Investment in institutionalized art spaces flows through privatized, four-wall enclosures, and as I look across the terraced windows of our mostly Black and elderly co-op, some overflowing with a lifetime’s worth of hoarded material, I can’t help but see a deconstructed and sacred model of exhibition through Black home-building and collecting. We invest in our own home spaces and show glimpses of our own cultural tapestries to exchange love and community through food, music, and art.
A yellow ranch-style house sits at the corner of Promiseland and Babylon in the Washington Heights neighborhood of Chicago’s South Side. This is where I first fell in love with special collections. A site of fellowship and fight, where family photographs, my grandfather's PhD, and photos of me, toothless, tell a story about a family. My family. There I discovered there was a life before me, that my elders were once young. In my grandmother’s home, I learned I have a personal history.
There’s a Black Jesus and a white Jesus above an organ that no longer plays the right chords. An assemblage of real flowers and plastic ones. A tapestry of Martin Luther King Jr., Robert Kennedy, and John F. Kennedy is hung in the main gallery, like the Holy Trinity. For the longest time, I believed King was a dearly departed uncle. He is ensconced among blood relatives long gone. This is a tale of ancestral remembering.
The entertainment center holds menageries of Black figurines and one towering Virgin Mary. At her feet, my grandmother had etched her own nickname, “Bobby,” short for Barbara. Her fragile treasures—and the twenty-first-century Black American messiah Barack Obama—tell the story of what matters here.
There is also a more subtle collecting phenomenon in my grandmother’s cupboards and closets: a remarkable collection of takeout containers repurposed to hold homecooked meals and jewelry. Each vessel, acquired, kept, hoarded, is a prolific dissertation on the way Black folks assign value to objects, an interpretation of how the practical can foster the sentimental. These repurposed repositories tell the story of what it means to be born to sharecroppers, to pick cotton. To not know where your next meal will come from. To hold dear everything you got.
Our homes are embodiments. A place where everything we got is held. A site where vitals and good junk comprehensively cache memory.
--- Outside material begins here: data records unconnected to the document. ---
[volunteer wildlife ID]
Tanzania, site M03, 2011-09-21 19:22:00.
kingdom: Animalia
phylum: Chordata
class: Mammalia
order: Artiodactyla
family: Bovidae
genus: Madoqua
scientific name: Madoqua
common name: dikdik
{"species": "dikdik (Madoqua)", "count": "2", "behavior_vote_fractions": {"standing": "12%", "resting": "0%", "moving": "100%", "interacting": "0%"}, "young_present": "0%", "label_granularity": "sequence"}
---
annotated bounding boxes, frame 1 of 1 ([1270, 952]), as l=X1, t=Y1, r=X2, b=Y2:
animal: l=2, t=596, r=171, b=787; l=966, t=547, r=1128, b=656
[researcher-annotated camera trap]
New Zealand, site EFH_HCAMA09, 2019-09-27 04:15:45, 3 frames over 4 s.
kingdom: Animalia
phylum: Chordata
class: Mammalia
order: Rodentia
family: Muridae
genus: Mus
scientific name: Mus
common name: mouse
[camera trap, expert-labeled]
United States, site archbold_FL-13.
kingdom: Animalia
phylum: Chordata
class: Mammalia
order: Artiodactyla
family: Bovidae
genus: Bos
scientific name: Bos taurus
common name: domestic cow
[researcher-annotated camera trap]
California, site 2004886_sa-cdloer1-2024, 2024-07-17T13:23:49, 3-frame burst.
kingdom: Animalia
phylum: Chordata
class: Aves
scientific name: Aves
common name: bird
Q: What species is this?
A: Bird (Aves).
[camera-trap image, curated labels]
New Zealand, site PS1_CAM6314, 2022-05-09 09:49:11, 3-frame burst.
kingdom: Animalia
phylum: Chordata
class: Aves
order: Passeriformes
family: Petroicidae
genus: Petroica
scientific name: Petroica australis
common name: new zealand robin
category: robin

In the ruins there is brilliance. A history worthy of being kept, a space that transcends institutional notions of object acquisition and material value.
Grandmother’s House is a meditation on the Black home as a sacred commons. It is an envisioning of spaces that have always existed in Black worlds. It is where our creative impulses converge and refuge is curated, where hyperrealism, the Black Romantic, and poetics of the pragmatic collide. The Black radical tradition of collecting precedes and circumvents the colonial inventions of the museum, and will surely outlast their ashes. We collect because we care.